# Preprocess¶

Preprocesses data with selected methods.

- Inputs
- Data
- input dataset

- Outputs
- Preprocessor
- preprocessing method
- Preprocessed Data
- data preprocessed with selected methods

Preprocessing is crucial for achieving better-quality analysis results.
The **Preprocess** widget offers five preprocessing methods to improve
data quality. In this widget, you can immediately discretize continuous
values or continuize discrete ones, impute missing values, select
relevant features or center and scale them. Basically, this widget
combines four separate widgets for simpler processing.

- List of preprocessors. You drag the preprocessors you wish to use to the right side of the widget.
- When the box is ticked (
*Send Automatically*), the widget will communicate changes automatically. Alternatively, click*Send*. - Access help and produce a report.

## Preprocessors¶

Discretization of continuous values:

- Entropy-MDL discretization by Fayyad and Irani that uses expected information to determine bins
- Equal frequency discretization splits by frequency (same number of instances in each bin.
- Equal width discretization creates bins of equal width (span of each bin is the same).
- Remove numeric/continuous features altogether.

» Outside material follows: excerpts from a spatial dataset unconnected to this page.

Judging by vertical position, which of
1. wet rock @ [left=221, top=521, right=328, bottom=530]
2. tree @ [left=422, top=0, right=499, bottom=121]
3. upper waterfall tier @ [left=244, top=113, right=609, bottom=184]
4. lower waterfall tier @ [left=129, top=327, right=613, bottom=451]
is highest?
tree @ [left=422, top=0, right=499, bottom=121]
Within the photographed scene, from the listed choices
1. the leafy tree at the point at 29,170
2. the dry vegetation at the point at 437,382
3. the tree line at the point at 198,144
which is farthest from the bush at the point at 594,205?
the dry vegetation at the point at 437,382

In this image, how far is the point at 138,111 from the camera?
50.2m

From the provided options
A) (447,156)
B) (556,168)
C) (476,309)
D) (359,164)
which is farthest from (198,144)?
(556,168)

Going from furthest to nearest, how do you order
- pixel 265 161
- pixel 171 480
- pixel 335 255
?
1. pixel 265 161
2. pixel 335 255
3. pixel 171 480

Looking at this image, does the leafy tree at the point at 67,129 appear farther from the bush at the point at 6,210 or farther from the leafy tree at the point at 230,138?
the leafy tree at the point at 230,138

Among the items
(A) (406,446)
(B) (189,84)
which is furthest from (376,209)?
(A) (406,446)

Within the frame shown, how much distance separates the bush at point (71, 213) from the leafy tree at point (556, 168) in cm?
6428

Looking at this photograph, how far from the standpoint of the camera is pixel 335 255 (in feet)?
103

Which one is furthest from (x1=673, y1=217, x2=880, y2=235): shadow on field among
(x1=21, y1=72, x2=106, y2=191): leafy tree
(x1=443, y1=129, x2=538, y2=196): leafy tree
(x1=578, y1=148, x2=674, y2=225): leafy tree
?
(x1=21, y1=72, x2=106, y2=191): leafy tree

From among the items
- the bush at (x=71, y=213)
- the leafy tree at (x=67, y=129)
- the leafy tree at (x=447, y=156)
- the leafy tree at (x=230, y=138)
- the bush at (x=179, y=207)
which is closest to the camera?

Continuization of discrete values:

- Most frequent is base treats the most frequent discrete value as 0 and others as 1. The discrete attributes with more than 2 values, the most frequent will be considered as a base and contrasted with remaining values in corresponding columns.
- One feature per value creates columns for each value, place 1 where an instance has that value and 0 where it doesn’t. Essentially One Hot Encoding.
- Remove non-binary features retains only categorical features that have values of either 0 or 1 and transforms them into continuous.
- Remove categorical features removes categorical features altogether.
- Treat as ordinal takes discrete values and treats them as numbers. If discrete values are categories, each category will be asssigned a number as they appear in the data.
- Divide by number of values is similar to treat as ordinal, but the final values will be divided by the total number of values and hence the range of the new continuous variable will be [0, 1].

Impute missing values:

- Replace missing values (NaN) with the average (for continuous) or most frequent (for discrete) value.
- Replace missing values with random values within the range of the existing value.
- Remove rows with missing values.

Select relevant features:

- Similar to Rank, this preprocessor outputs only the most informative features. Score can be determined by information gain, gain ratio, gini index, ReliefF, fast correlation based filter, ANOVA, Chi2, RReliefF, and Univariate Linear Regression.

Select random features outputs either a fixed number of features from the original data or a percentage.

Normalize adjusts values to a common scale. Center values by mean or median or omit centering altogether. Similar for scaling, one can scale by SD (standard deviation), by span or not at all.

Randomize instances. Randomize classes shuffles class values and destroys connection between instances and class. Similarly, one can randomize features or meta data. If replicable shuffling is on, randomization results can be shared and repeated with a saved workflow.

Principal component analysis outputs results of a PCA transformation. Similar to the PCA widget.

CUR matrix decomposition is another dimensionality reduction method, similar to SVD.

## Example¶

In the example below, we have used the *adult* dataset and preprocessed the data. We continuized discrete values (age, education and marital status…) as *one feature per value*, we imputed missing values (replacing ? with average values), selected 10 most relevant attributes by *Information gain*, centered them by mean and scaled by span with normalize features. We can observe the changes in the Data Table and compare it to the non-processed data.